Smashing cultural expectations
Yun Yu Quinn, 36
(Photo courtesy of self. Tattoo by Jay Shin.)
“Turning 30 was a huge challenge for me. I felt like I was sooo behind on my timeline. At 31, when I got this tattoo, I was much more comfortable in my skin. I joke that I lacked wisdom, so I got the word in Chinese tattooed on me, but I think that’s when my wisdom kicked in. I wanted to show that women can be wise and they shouldn’t hide it from their counterparts because it’s more appropriate to be modest. Yes, Chinese culture has done a number on me! It was an act of self-love, breaking away from family expectations and society’s norms.”
Honoring my body on my terms
Talia Hoskin*
(Photo courtesy of self. Tattoo by Jo Ann Atwood.)
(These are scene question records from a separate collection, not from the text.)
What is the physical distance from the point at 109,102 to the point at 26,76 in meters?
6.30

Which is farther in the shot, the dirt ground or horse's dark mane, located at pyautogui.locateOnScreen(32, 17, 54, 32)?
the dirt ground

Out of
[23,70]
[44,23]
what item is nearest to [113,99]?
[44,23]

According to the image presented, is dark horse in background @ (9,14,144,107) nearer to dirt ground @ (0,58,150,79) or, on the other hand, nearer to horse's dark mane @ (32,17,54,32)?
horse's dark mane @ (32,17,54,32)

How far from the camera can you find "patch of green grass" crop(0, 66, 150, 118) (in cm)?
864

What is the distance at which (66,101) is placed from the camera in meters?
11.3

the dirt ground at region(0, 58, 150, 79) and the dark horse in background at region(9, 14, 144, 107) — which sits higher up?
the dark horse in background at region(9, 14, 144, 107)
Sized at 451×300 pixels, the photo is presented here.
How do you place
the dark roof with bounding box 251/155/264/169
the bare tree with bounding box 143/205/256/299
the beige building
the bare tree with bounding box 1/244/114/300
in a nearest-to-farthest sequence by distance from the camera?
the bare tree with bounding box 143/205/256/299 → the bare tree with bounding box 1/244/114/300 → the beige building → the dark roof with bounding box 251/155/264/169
“I was diagnosed with stage III triple-negative breast cancer at 32 weeks pregnant. It was, ironically, the day after my maternity photo shoot. I had an emergency C-section at 35 weeks and started chemo two weeks after that. After six months of IV chemo, I had a double mastectomy. Then, after 35 rounds of radiation, I had a total hysterectomy, followed by eight more months of oral chemo. My son’s first year of life was a complete haze to me. I was so tired. Facing your mortality every single day is exhausting. By the time I considered breast reconstruction, I’d already had so many surgeries, I decided to stay flat. But I always knew I wanted a mastectomy tattoo. I felt like, They can cut me up and do whatever it takes, but I want to put something there on my own terms. I got the tattoo through Personal Ink (P.ink), a program organized by the nonprofit f*ck Cancer, which connects breast cancer survivors with tattoo artists. The art is beautiful, and the pain was worth it. I’m really happy when I see it poking out of my tank top.” *Not her real name.